Relatively large pore size membranes are desirable in membrane reagent addition devices despite these problems. In the prior membrane reagent addition devices the membrane often had to be selected for a specific reagent. Each reagent/membrane combination needed to be tested to ensure that enough reagent would permeate the membrane to be effective. The use of a relatively large pore size membrane offeredthe promise of an unlimited ability to permeate almost any reagent but the problems described in the previous paragraph are believed to have frustrated their use.

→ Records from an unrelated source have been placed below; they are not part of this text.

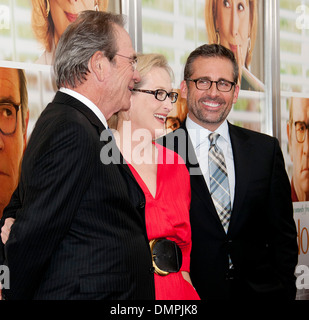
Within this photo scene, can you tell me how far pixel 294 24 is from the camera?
3740 millimetres

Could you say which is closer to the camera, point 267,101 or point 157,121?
point 157,121

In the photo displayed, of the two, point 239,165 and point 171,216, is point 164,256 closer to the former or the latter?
point 171,216

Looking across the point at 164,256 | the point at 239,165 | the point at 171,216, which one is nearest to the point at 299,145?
the point at 239,165

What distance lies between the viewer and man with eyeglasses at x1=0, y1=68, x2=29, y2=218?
227cm

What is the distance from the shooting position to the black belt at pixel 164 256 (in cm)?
169

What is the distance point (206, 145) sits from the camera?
2354 mm

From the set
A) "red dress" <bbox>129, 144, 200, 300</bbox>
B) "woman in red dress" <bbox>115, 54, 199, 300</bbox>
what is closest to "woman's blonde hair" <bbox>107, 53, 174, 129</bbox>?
"woman in red dress" <bbox>115, 54, 199, 300</bbox>

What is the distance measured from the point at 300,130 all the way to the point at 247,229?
1.86 metres

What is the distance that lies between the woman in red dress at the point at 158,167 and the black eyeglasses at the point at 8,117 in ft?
2.25

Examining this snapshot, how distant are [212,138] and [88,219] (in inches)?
48.4

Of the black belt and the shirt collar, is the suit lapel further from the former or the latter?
the black belt

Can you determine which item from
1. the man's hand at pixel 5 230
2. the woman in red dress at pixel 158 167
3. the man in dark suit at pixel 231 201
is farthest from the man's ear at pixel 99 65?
the man in dark suit at pixel 231 201
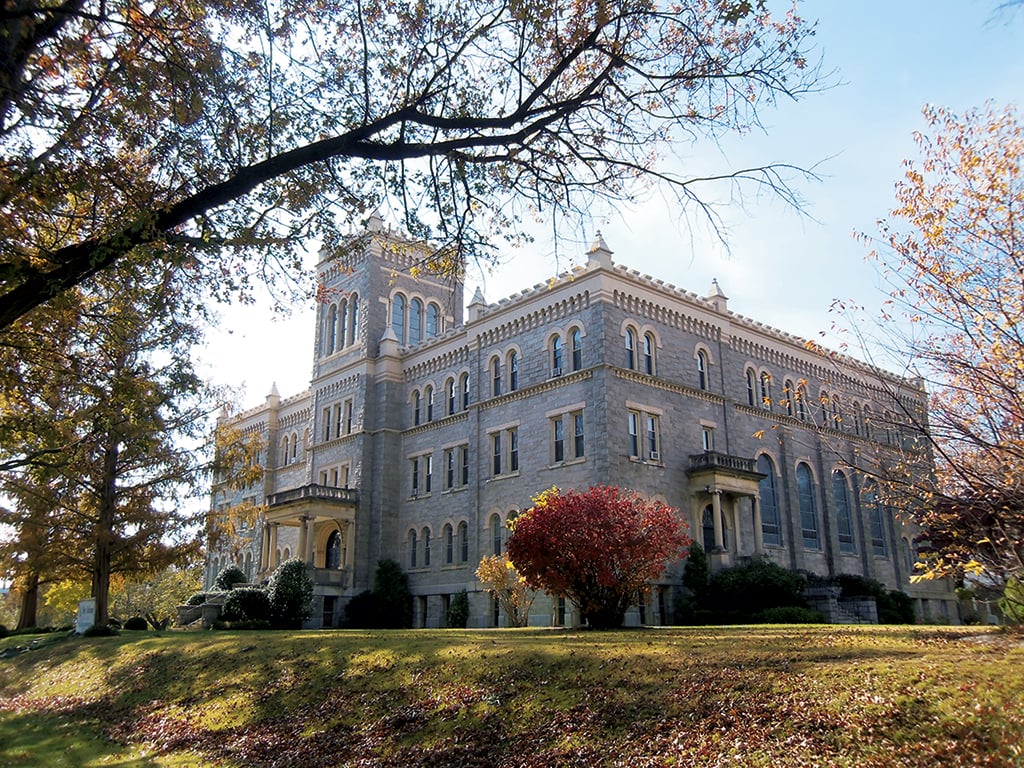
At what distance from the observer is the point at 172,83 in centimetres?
1118

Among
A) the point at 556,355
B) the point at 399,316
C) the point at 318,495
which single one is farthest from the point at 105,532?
the point at 399,316

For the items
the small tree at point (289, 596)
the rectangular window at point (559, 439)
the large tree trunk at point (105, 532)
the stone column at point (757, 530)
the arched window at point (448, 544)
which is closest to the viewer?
the large tree trunk at point (105, 532)

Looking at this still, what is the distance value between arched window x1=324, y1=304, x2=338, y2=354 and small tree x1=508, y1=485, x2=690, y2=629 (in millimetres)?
29564

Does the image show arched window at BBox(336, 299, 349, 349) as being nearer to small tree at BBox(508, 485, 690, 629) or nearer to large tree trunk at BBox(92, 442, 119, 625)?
large tree trunk at BBox(92, 442, 119, 625)

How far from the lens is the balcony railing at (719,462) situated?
33.5m

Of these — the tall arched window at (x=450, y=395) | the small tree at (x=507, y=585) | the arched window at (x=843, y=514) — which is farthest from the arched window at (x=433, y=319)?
the arched window at (x=843, y=514)

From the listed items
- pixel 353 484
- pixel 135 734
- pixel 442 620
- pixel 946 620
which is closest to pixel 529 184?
pixel 135 734

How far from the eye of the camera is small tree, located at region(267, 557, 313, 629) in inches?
1298

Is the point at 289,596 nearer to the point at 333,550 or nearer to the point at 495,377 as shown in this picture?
the point at 333,550

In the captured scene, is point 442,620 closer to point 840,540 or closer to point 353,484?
point 353,484

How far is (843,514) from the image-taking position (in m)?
41.6

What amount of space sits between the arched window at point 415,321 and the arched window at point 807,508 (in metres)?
21.2

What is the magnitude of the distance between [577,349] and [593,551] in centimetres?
1518

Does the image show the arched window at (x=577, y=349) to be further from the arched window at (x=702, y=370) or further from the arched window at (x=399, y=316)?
the arched window at (x=399, y=316)
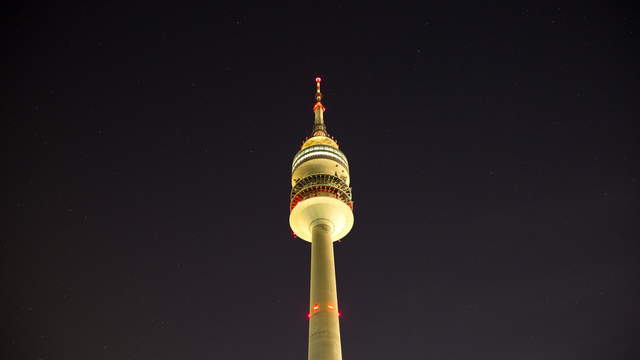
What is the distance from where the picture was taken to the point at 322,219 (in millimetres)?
73688

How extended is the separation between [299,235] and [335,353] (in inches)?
800

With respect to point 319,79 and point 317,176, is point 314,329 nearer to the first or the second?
point 317,176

The present invention solves the aforementioned problem of excessive leakage across a relatively large pore size membrane by using a short length of such a tubular membrane which significantly reduces the pressure drop of carrier along the inside of the tubular membrane. Surprisingly, the short length of such a tubular membrane (or limited area of sheet form membrane if equivalently utilized) still permeates an effective amount of reagent into the carrier stream. In many applications it is still necessary to pressurize the reagent chamber with, for example, compressed air to prevent excessive carrier leakage across the membrane and pressurizing the reagent space of a membrane reagent addition device employing a short length of tubular membrane of relatively large pore size can overcome the aforementioned leakage problems. The present invention also comprises a novel means of pressurizing the reagent space of a porous membrane reagent addition device. This means is simply to hermetically seal the reagent space which has been essentially completely filled with reagent. In this event the pressure on each side of the porous membrane naturally and automatically equilibrates. Thus, whatever the carrier pressure is on the carrier side of the membrane (as a result of detector back pressure or back pressure through a mixing coil or mixing column) the reagent pressure automatically adjusts to approximately the same pressure as the carrier. Therefore, even when this embodiment of the invention is used to add reagent to a liquid chromatographic eluent stream before the eluent stream passes through the chromatographic column (and where the eluent pressure could be 2,000 psi, for example) the reagent will automatically self-pressurize and then effectively add reagent to the eluent stream.